Retinol (vitamin A) is thought to exert its effects through the actions of its metabolite, all-trans-retinoic acid (ATRA), on gene transcription mediated by retinoic acid receptors ( RAR) and retinoic acid response elements (RARE). However, retinoic acid resistance limits the chemotherapeutic potential of ATRA. We examined the ability of retinol to inhibit the growth of ATRA-sensitive (HCT-15) and ATRA-resistant (HCT-116, SW620, and WiDR) human colon cancer cell lines. Retinol inhibited cell growth in a dose-responsive manner. Retinol was not metabolized to ATRA or any bioactive retinoid in two of the cell lines examined.

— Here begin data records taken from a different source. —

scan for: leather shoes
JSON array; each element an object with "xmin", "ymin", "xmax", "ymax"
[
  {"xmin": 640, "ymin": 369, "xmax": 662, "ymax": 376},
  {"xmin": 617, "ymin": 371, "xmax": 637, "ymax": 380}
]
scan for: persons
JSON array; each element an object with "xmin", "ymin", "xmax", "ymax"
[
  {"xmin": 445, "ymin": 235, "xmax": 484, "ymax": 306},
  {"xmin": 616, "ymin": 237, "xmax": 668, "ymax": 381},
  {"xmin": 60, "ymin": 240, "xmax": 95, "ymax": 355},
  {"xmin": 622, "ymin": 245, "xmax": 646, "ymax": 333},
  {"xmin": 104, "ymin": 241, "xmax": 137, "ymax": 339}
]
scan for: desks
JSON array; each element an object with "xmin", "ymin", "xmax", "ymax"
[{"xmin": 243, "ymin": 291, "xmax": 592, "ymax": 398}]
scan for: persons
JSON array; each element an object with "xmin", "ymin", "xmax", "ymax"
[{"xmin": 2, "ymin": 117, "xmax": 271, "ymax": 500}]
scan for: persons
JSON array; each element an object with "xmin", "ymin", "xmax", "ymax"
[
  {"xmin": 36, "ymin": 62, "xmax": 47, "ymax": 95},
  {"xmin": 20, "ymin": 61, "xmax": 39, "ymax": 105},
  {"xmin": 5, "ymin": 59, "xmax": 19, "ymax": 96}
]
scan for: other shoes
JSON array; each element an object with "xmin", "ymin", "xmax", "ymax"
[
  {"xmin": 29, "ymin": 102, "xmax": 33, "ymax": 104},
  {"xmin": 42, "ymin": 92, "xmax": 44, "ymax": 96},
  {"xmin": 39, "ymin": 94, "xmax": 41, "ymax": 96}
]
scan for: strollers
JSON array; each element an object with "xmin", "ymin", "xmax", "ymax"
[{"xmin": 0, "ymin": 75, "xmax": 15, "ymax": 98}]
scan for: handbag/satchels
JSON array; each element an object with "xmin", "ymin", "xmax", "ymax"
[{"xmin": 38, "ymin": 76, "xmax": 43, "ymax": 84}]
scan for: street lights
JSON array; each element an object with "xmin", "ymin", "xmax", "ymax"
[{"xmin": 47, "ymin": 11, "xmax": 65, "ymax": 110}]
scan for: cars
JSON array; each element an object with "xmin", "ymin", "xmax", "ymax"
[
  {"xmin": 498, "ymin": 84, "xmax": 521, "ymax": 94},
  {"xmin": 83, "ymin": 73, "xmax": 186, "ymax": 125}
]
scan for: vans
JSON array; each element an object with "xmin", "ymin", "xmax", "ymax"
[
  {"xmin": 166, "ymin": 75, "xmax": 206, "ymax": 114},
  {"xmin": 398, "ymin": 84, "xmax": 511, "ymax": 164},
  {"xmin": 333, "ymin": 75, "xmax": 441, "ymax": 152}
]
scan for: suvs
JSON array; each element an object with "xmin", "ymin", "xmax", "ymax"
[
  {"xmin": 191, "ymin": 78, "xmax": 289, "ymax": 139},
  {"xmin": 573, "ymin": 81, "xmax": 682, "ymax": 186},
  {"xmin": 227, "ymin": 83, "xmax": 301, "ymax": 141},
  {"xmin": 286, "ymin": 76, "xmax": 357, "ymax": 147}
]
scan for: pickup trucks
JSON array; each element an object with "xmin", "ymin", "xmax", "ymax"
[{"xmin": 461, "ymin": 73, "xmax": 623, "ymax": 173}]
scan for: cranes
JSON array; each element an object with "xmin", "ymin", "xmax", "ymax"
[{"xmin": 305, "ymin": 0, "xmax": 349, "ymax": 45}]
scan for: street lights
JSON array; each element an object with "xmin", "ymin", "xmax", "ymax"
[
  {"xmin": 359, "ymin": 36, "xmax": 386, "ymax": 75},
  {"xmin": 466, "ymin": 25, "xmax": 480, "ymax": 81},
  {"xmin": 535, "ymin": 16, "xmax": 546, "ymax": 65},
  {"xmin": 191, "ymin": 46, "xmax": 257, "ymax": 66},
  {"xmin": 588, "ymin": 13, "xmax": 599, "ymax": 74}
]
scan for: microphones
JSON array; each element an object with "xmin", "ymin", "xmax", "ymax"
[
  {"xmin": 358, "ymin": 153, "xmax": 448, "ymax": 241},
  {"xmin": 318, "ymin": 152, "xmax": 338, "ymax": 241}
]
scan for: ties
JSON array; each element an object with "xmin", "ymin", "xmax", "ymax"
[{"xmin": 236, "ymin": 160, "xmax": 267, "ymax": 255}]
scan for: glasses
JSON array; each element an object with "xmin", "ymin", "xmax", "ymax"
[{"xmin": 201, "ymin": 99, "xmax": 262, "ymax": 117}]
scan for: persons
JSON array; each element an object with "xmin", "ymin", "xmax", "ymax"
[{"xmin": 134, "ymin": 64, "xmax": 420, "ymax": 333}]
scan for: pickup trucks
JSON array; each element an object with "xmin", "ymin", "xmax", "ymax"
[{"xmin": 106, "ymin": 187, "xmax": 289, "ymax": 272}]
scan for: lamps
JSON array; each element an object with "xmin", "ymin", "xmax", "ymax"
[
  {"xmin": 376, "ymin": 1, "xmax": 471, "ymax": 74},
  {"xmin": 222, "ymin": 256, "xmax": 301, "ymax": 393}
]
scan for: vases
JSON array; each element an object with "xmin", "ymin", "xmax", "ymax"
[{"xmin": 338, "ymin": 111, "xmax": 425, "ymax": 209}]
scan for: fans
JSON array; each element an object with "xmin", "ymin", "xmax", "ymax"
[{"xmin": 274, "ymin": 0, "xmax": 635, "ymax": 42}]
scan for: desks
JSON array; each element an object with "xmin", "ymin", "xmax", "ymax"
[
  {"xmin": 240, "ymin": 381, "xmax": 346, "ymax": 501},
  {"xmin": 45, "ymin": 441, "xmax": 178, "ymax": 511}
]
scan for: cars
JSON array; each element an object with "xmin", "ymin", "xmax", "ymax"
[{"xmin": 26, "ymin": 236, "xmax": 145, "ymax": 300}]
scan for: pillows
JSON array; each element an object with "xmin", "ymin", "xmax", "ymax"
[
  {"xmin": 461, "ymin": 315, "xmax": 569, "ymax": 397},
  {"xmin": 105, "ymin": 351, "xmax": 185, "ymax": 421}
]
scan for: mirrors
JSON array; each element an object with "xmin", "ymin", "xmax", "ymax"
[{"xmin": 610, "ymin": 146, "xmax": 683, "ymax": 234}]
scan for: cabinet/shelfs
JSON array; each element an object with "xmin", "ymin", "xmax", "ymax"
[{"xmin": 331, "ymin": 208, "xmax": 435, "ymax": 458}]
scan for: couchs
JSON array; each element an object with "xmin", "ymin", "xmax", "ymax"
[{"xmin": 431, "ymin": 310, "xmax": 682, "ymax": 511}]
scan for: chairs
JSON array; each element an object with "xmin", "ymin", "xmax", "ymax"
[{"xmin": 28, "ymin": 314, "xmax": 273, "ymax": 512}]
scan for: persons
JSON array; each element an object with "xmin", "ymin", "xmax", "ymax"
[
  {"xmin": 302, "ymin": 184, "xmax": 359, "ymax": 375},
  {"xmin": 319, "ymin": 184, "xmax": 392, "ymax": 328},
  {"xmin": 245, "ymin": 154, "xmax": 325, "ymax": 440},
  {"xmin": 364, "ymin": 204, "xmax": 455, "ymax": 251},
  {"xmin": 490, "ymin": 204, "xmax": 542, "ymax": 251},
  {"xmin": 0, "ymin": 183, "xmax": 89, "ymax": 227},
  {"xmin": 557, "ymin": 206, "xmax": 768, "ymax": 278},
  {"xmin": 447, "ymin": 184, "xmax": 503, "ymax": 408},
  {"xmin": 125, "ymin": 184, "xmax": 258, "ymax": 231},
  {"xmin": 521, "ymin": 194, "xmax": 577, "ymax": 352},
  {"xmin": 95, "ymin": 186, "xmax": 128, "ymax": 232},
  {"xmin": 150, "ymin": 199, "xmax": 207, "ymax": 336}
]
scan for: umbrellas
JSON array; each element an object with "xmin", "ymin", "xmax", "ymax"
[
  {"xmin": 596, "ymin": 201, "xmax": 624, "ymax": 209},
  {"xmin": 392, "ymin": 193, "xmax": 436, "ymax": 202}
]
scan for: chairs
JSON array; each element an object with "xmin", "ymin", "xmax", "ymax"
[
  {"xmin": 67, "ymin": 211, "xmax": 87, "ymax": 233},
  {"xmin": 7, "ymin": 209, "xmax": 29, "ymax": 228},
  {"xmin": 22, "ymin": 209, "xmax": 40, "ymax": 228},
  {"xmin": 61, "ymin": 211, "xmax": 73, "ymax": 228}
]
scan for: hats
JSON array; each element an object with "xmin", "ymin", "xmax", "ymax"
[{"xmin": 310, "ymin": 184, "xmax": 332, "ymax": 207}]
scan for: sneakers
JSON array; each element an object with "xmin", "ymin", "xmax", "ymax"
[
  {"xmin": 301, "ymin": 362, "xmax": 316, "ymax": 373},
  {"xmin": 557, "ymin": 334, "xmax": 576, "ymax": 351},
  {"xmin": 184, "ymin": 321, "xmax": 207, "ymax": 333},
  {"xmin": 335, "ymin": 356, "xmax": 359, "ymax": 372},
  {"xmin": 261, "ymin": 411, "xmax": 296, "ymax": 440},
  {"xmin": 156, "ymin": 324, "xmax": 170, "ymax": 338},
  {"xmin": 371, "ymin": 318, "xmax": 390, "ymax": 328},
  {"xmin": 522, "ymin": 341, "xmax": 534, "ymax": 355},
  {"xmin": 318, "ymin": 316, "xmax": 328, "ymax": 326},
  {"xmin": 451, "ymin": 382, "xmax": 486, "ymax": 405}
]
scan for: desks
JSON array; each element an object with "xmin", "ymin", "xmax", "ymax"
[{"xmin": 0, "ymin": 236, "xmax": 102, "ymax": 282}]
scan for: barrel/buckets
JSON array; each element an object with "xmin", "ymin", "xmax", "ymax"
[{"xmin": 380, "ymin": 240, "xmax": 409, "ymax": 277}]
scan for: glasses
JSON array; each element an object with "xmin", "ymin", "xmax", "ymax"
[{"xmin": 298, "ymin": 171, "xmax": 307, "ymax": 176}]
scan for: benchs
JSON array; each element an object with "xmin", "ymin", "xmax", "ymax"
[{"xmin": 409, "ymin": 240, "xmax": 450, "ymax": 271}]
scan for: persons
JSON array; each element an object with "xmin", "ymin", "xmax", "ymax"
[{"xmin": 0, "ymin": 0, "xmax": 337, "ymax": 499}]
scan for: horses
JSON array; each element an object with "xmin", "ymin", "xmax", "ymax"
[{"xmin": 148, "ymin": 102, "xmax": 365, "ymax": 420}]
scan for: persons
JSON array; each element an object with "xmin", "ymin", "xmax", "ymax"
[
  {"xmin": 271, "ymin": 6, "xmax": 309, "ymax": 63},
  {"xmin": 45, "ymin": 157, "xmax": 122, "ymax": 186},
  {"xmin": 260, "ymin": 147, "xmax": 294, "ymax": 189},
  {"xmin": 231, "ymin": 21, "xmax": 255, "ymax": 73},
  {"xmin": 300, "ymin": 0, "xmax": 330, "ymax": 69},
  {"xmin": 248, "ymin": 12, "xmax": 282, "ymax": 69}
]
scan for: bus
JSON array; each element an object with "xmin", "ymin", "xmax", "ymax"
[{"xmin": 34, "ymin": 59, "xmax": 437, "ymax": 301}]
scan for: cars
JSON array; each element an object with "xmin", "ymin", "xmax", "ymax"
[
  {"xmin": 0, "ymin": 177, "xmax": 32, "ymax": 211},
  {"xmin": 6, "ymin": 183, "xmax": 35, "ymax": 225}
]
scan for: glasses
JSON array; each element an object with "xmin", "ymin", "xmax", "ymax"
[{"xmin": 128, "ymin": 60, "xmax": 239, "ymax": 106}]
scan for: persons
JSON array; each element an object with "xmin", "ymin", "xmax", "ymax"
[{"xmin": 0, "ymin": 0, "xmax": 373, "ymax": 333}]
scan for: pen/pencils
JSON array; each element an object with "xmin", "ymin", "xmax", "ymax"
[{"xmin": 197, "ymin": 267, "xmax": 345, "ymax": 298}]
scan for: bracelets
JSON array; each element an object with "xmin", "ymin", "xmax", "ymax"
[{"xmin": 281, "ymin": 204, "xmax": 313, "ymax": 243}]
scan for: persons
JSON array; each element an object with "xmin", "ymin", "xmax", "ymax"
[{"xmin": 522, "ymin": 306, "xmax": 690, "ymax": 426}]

HCT-116 and WiDR cells converted a small amount of retinol to ATRA; however, this amount of ATRA was unable to inhibit cell growth. To show that retinol was not inducing RARE-mediated transcription, each cell line was transfected with pRARE-chloramphenicol acetyltransferase (CAT) and treated with ATRA and retinol. Although treatment with ATRA increased CAT activity 5-fold in ATRA-sensitive cells, retinol treatment did not increase CAT activity in any cell line examined. To show that growth inhibition due to retinol was ATRA, RAR, and RARE independent, a pan- RAR antagonist was used to block RAR signaling. Retinol-induced growth inhibition was not alleviated by the RAR antagonist in any cell line, but the antagonist alleviated ATRA-induced growth inhibition of HCT-15 cells. Retinol did not induce apoptosis, differentiation or necrosis, but affected cell cycle progression. Our data show that retinol acts through a novel, RAR-independent mechanism to inhibit colon cancer cell growth.[1]